TikTok doesn’t run political ads, and Biden’s campaign chose to not have an official presence as a matter of policy. There is no question, however, that the platform made an impact. Mobilized allies such as Biden Digital Coalition, paid by the campaign to promote content, saw organic reach of 12 million on one video alone. Organic reach on TikTok led the Biden campaign to see greater reach there than on any platform other than Facebook.

The Biden campaign innovated with in-game advertising, meeting audiences on their own terms, in a successful effort to engage young voters. In a Fortnite takeover, players learned about Biden’s economic platform. Rep. Alexandria Ocasio-Cortez’s Among Us livestream on Twitch routinely peaked over 400,000 streamers. (Even Canadian NDP leader Jagmeet Singh eagerly made an appearance.) These innovations offer a window into the future importance of a gaming strategy for campaigns.

Lesson: Emerging platforms can deliver major audience reach, especially with a young audience.

4. YouTube creators led the influencer strategy

Given Biden’s deficit in organic reach on Facebook, partnerships with cultural influencers such as podcaster Brene Brown and celebrities like Dwayne Johnson played an important role in reaching undecided voters. While Instagram and Facebook influencers were in the mix, the campaign paid particular attention to non-political influencers on YouTube. Biden’s campaign was playing catch-up on YouTube, where right-wing candidates such as Trump and Ted Cruz had long cultivated relationships with independent creators. Why? Polling shows it’s an essential source of political news for young voters.

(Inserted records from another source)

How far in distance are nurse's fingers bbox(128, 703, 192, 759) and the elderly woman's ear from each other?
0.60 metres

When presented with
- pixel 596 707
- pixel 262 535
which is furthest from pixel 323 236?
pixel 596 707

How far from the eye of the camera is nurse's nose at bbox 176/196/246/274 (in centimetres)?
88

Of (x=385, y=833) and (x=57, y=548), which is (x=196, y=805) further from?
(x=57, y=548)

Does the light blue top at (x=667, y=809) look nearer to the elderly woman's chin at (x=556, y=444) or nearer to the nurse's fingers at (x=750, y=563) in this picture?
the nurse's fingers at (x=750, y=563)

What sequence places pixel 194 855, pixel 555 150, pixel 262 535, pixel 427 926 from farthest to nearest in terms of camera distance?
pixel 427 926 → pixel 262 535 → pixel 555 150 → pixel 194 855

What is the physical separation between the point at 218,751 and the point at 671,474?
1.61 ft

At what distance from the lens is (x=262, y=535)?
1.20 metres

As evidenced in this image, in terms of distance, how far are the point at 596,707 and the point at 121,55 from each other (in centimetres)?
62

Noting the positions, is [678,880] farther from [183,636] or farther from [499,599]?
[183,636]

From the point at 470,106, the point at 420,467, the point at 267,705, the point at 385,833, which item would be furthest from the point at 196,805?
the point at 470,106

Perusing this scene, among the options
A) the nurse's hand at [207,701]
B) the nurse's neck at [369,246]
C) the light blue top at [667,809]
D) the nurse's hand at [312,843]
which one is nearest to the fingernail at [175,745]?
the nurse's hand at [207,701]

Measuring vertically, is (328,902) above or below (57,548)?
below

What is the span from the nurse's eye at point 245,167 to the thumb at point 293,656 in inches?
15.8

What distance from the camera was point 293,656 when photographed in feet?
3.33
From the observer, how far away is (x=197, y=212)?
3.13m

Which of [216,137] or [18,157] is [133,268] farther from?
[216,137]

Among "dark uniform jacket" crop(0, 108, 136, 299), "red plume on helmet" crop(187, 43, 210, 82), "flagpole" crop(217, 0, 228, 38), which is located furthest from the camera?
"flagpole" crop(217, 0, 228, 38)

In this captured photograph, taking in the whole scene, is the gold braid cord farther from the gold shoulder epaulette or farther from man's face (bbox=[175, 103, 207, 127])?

Lesson: YouTube creators have emerged as a highly influential source of information for young audiences – an audience to cultivate for both short- and long-term benefit.

5. Underspending is communications malpractice

After the election, in the wake of down-ballot losses by the Democrats, we saw a public post-mortem about digital strategy errors. Ocasio-Cortez chastised fellow Democrats for under-spending on Facebook, calling any budget of less than $200,000 spent in the final week of a congressional district campaign “political malpractice”. (The average US congressional district has 700,000 residents.) What is the right-sized budget for a high-stakes communications campaign to break through? It might be more than you think.

Lesson: Facebook may continue its current ban on political advertising, but the question of what digital budget is required to win a campaign remains. Strategists must be realistic about the resources required to win — and prioritize digital budgets over other uses of cash.

 

U.S. politics is a revealing testing ground for new digital communications strategy and tactics. No matter what your goal or audience, communicators can learn from the lessons of 2020 and adapt the winning campaign’s strategies to power your own success.